Say I have a set $A = \{a,b,c \}$. I want to know how many equivalence relations are there. I know the answer is $5$ from wikipedia, but I am not sure if the technique I am using is right. I want to use a counting approach.
There is only one way to put all the elements in its own subsets, namely, $A \subseteq A$.
There is $\binom{3}{2}$ ways for two elements in one subset and one in another.
Then there is only one way for each element to be in its own subset.
All together we have $1+3+1 = 5$. Is this the correct way of thinking when we use counting to count the partitions for a set?
You have $9$ pairs in $A \times A$. You have to include $\Delta_A$ in $R$ to achieve reflexivity. So no choice there. Adding a pair $(x,y)$ to $R$ means you add $(y,x)$ too by symmetry.

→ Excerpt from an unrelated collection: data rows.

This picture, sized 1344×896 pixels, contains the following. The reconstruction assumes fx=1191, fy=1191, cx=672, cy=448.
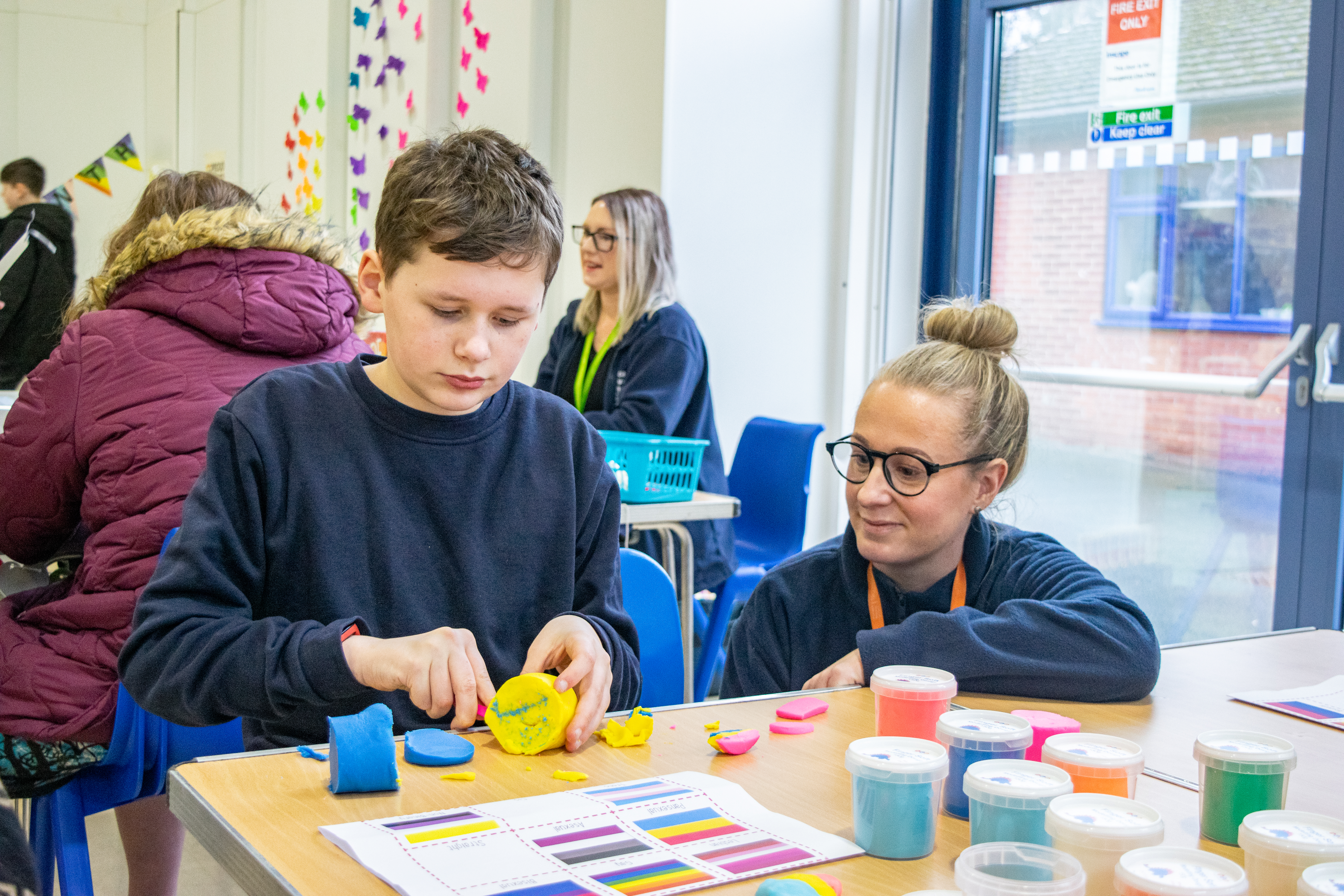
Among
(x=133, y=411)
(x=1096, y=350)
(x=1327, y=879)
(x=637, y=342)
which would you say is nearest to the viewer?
(x=1327, y=879)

Adding a single such "combo pairs" will give an equivalence relation (no real check for transitivity is needed yet; we get two $R$-classes), adding two such wil force the other ones in too. $A \times A$ also is an equivalence relation. We have $3$ relations with $2$ classes, $1$ with three classes ($\Delta_A$) and $1$ with a single class ($A \times A$).
So $5$ relations in total. For such a small set this is doable by hand; larger sets are harder, see Bell numbers.